Palm Acquiring Handspring

Wow, when Handspring was started in 1998 by Palm founders Jeff Hawkins and Donna Dubinsky, I’d have predicted it would be the other way around. According to the press release, Palm and Handspring are joining together “to create a stronger competitor in handheld computing and communication solutions.”

Apparently times are tough in the Palm device market. I was sad to hear that HandEra discontinued the HandEra 330 and TRGPro products. I think the 330 was one of the cooler Palm devices.

Perhaps the old devices will go up in value. William Gibson—yes, of Neuromancer fame—mentioned that a character in one of his futuristic stories uses the Apple Cube and then noted that the Cube retains value years after being discontinued. I know my Palm IIIxe is still going strong, but then I have to admit it isn’t as insanely great as the Cube.

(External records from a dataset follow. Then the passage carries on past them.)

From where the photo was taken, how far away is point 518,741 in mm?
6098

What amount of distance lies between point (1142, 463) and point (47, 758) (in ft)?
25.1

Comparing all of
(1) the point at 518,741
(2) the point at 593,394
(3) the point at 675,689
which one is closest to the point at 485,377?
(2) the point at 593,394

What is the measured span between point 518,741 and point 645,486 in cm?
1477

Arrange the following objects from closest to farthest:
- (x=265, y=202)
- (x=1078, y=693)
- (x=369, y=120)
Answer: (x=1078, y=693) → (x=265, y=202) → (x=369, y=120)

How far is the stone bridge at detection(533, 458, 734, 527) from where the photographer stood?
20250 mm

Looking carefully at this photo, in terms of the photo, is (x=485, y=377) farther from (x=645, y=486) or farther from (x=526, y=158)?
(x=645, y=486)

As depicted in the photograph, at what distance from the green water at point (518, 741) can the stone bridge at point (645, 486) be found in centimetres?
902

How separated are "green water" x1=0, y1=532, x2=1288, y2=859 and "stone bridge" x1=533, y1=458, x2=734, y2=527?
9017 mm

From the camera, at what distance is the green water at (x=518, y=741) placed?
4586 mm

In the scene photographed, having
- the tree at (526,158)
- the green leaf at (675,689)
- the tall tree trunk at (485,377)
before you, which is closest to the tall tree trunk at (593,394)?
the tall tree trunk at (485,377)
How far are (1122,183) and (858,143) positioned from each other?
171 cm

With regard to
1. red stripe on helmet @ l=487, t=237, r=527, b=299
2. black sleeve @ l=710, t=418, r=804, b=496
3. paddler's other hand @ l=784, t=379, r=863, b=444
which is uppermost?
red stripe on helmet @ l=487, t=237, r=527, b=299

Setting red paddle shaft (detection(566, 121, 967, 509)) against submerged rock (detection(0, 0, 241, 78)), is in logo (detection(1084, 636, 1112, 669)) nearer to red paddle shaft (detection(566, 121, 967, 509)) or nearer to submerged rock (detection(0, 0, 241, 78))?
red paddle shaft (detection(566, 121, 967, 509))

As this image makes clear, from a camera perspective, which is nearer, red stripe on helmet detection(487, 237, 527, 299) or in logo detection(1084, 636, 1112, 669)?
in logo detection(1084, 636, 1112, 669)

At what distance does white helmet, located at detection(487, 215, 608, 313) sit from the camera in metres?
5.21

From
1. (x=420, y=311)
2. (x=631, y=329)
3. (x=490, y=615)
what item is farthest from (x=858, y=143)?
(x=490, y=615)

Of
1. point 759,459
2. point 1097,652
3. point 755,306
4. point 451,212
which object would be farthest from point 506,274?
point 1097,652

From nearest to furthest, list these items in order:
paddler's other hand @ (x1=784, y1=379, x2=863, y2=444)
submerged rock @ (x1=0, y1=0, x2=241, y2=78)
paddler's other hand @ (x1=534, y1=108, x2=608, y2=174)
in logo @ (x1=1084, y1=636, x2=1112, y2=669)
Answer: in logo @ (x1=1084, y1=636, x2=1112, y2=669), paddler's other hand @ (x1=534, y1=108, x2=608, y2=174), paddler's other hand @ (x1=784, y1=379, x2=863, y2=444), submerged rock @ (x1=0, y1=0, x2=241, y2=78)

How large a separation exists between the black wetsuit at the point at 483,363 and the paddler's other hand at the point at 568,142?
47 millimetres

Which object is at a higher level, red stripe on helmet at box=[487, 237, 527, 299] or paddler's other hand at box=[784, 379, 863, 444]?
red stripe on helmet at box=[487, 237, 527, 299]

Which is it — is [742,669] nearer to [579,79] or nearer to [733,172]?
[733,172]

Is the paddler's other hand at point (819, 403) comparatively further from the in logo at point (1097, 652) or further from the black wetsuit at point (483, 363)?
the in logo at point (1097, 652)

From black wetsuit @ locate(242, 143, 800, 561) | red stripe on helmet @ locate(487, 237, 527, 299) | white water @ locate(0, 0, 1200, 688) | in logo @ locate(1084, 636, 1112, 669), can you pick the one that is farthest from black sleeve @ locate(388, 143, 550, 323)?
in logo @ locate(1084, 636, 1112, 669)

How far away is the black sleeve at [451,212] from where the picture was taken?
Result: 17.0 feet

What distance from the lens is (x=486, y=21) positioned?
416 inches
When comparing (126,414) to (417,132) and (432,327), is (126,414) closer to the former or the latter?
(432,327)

MNG support removed from Mozilla

Let me get this straight—Mozilla added support for the usability decreasing Marquee tag because a few sites in China used it, but removes support for MNG, the only animated image format that supports alpha transparency and is currently used by Mozilla themes? Yeah, that makes sense. Reading comments in bug 195280 it appears that the current module owner wants to call it quits. No big deal—someone else has offered to take over. There’s also a complaint that at 166K, MNG support is too big, but that seems grounds for improving it, not removing it. Finally, some said that it wasn’t a W3C standard, so it should be gone. Standard or not, it’s being used and supported by a number of apps. The discussion in the bug got pretty heated. As near as I can determine, the only reason it’s being removed is because they said they were going to and had a patch. I’m just cynical enough to believe that this means the next version of Netscape (based on 1.4) won’t have MNG/JNG support, although currently the removal only applies to the trunk. (Netscape 6 and 7 did.) If you disagree with this removal, go vote for bug 18574, now one of the top 20 most voted for bugs in Mozilla.

Word of the day: cingulum

Gotta love our international testing group members who use English as a second language. They logged bugs about a “cingulum” when everybody locally used “gap”. This was a problem where a paragraph break on a web page caused an object to be pushed down that was supposed to be aligned at the top of the window. I’m intrigued by the worldview difference expressed in the two words: Cingulum identifies the problem as a marking while gap points to the absence of something. I’m probably making much of something that is just a translation accident. In art you are trained to think in terms of positive and negative space. Cingulum describes the empty space in positive terms, as if it is part of the design. The use of the negative word gap reinforces that it is the problem.